Frances stood up to fetch Harold and lead him back to their seat. But by then the blond kid's friends had moved out into the aisle on either side of him, blocking Harold in. In his new coat, which was a size too big for him, Harold seemed even smaller and very much like a snail that wanted to hide in its shell.

The train had started moving, lurching with considerably more force than the streetcars Frances was used to. The boys who were picking on Harold braced themselves against the seat backs, but poor Harold stumbled and fell down.

“Watch out, Hair-red!” one of the boys called out.

“Are you lame, Hair-red?” said the big blond one—Frances had heard his friends call him Quentin. There seemed to be something wrong with his mouth, she noticed. His top lip looked kind of smashed and curled back oddly, exposing one of his front teeth, which gave the effect of a permanent sneer.

“If you're lame, Hair-red, the folks in Kansas won't want ya,” Quentin said. “They'll send you to live in the trash dump.”

Harold shook his head, still crouched down in the aisle. “No . . . they won't,” he said haltingly.

“Leave my brother alone!” snapped Frances, her face hot. But she was back in a corner of the car, where Quentin and his friends couldn't hear her. Or else they were just ignoring her, in her new dress that she knew looked foolish. It had a puffy, lacy bow just under her chin, which itched fiercely.

The train car was all kids, orphan-train kids, and except for two more boys who came out into the aisle to gawk, the rest didn't dare to make a move as the bullies shoved her brother back and forth.

“You sure you isn't crippled?”

“Got some real spindly legs in those breeches.”

“You think he's got one of those mick tempers?”

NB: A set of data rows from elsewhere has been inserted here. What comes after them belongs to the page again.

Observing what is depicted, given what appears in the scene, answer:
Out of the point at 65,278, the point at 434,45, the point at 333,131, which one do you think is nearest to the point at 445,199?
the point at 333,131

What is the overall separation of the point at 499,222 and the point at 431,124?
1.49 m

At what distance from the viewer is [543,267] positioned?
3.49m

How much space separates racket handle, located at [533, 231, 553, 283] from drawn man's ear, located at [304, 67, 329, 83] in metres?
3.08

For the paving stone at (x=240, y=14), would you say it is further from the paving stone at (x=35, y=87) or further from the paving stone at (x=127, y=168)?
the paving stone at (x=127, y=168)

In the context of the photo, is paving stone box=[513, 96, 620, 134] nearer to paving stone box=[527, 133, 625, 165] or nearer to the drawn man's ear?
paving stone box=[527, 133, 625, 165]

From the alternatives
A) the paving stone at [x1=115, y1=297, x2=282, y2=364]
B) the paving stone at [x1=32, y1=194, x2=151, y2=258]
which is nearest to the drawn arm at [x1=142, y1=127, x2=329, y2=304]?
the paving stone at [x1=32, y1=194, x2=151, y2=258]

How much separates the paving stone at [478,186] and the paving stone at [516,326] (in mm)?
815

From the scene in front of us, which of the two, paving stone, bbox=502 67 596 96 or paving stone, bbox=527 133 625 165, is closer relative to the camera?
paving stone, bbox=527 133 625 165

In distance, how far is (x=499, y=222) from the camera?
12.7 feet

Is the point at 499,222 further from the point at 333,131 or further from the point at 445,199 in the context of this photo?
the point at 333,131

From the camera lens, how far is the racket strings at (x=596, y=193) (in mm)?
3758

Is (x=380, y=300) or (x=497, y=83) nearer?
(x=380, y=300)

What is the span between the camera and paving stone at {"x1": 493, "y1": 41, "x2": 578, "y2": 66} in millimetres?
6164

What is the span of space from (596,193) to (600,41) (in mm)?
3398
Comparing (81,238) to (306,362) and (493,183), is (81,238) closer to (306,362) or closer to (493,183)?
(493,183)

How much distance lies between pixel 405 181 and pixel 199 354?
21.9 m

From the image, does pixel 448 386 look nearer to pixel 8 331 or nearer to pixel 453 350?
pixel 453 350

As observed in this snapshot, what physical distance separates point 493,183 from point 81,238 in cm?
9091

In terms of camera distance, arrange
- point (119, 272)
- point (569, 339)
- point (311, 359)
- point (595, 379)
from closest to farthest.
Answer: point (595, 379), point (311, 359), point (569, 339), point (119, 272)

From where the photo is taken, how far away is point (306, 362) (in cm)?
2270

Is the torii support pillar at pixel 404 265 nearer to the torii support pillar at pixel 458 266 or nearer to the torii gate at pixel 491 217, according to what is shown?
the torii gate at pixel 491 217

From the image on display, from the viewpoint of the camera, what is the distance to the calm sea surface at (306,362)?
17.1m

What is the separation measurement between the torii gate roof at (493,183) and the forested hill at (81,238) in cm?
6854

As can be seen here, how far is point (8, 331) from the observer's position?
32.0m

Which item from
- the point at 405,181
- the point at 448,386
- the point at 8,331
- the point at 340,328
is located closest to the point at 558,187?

“Quit it!” screamed Frances as she tried to push past the onlookers. She could sometimes take on an ogre like Quentin—step right in front of him and stare him down until he flinched, because big, stupid carbuncles like him didn't know how to deal with girls. But she couldn't get close enough. “Cut it out!” she cried.


Cut it out
,”
said a voice behind her, a boy's. Frances whirled around.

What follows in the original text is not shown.